Kami, anak-anakmu membutuhkanmu.
Dalam hidup, ada saja sampah dan bajingan berengsek yang buatmu terluka, sudah lebih setengah abad perjalanan hidup, kau tetap berjerih lelah untuk beri rasa cintamu.
Bu, apa yang kau pikirkan tentang kami anak-anakmu kala kekejaman dunia memberi kehilangan? Apakah rasa takut kami akan menyerah kalah, apakah kecewa akan ketidakadilan yang menimpa kami, ah bu, begitulah hidup yang penuh drama.

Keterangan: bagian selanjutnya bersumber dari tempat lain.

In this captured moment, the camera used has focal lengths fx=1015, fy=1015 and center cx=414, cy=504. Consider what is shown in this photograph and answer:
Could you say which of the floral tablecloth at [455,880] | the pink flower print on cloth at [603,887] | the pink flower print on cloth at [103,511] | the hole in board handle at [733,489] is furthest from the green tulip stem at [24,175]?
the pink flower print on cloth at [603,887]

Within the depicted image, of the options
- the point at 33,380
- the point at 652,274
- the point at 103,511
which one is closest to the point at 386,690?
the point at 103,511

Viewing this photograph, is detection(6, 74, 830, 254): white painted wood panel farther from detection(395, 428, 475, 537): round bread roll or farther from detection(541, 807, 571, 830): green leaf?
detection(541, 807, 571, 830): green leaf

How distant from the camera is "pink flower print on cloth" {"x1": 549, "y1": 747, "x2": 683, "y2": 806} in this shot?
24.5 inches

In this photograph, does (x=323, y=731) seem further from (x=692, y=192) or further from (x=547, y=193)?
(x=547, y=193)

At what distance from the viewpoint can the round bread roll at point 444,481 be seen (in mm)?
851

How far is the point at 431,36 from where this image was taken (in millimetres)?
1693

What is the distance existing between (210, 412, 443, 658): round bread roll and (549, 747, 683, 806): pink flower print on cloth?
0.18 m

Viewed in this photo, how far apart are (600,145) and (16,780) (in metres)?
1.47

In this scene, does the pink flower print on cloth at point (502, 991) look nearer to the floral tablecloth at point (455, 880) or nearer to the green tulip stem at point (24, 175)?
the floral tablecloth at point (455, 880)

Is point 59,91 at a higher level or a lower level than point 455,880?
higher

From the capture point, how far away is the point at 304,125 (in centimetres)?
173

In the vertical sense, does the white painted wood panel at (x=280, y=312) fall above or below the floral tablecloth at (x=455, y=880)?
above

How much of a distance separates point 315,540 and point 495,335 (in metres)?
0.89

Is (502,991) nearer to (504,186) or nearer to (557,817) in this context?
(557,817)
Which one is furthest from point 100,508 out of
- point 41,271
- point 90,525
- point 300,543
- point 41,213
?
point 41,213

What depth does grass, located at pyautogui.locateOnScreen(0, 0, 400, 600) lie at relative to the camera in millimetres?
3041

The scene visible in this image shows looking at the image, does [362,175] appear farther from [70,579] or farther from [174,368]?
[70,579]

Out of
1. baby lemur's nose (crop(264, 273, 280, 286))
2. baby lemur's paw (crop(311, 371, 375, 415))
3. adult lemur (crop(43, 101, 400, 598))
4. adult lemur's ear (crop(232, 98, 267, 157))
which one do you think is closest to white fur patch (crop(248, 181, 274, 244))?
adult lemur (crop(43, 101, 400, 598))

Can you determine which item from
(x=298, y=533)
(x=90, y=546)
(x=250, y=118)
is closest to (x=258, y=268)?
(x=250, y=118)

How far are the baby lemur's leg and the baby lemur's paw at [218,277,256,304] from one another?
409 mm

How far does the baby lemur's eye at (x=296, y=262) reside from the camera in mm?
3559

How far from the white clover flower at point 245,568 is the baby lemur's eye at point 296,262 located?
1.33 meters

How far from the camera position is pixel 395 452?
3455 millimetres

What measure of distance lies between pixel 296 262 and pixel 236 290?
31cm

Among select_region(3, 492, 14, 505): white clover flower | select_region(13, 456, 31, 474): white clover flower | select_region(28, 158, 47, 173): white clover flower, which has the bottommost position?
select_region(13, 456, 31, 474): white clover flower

Sesungguhnya. Aku terkadang lelah, sepi sunyi, muak atas luka yang terasa. Barangkali juga demikian dengan keempat adik-adikku.
Seluka apa pun perasaan kami, pasti kau jauh lebih terluka. Maafkan kami bu, masih sering mengumpat di belakangmu.
Rekam jejak yang terjadi kembali belakangan ini, menyadarkan kami, bahwa kau adalah sandaran yang luar biasa mengagumkan bagi kami. Sebelum ini, entah sudah berapa kali dasawarsa dan rahasia yang buatmu sesak dan penuh air mata. Maaf, maaf, dan maafkan kami bu yang masih gagal menjadi kebanggaanmu.
Terima kasih buat segalamu yang kami rasakan.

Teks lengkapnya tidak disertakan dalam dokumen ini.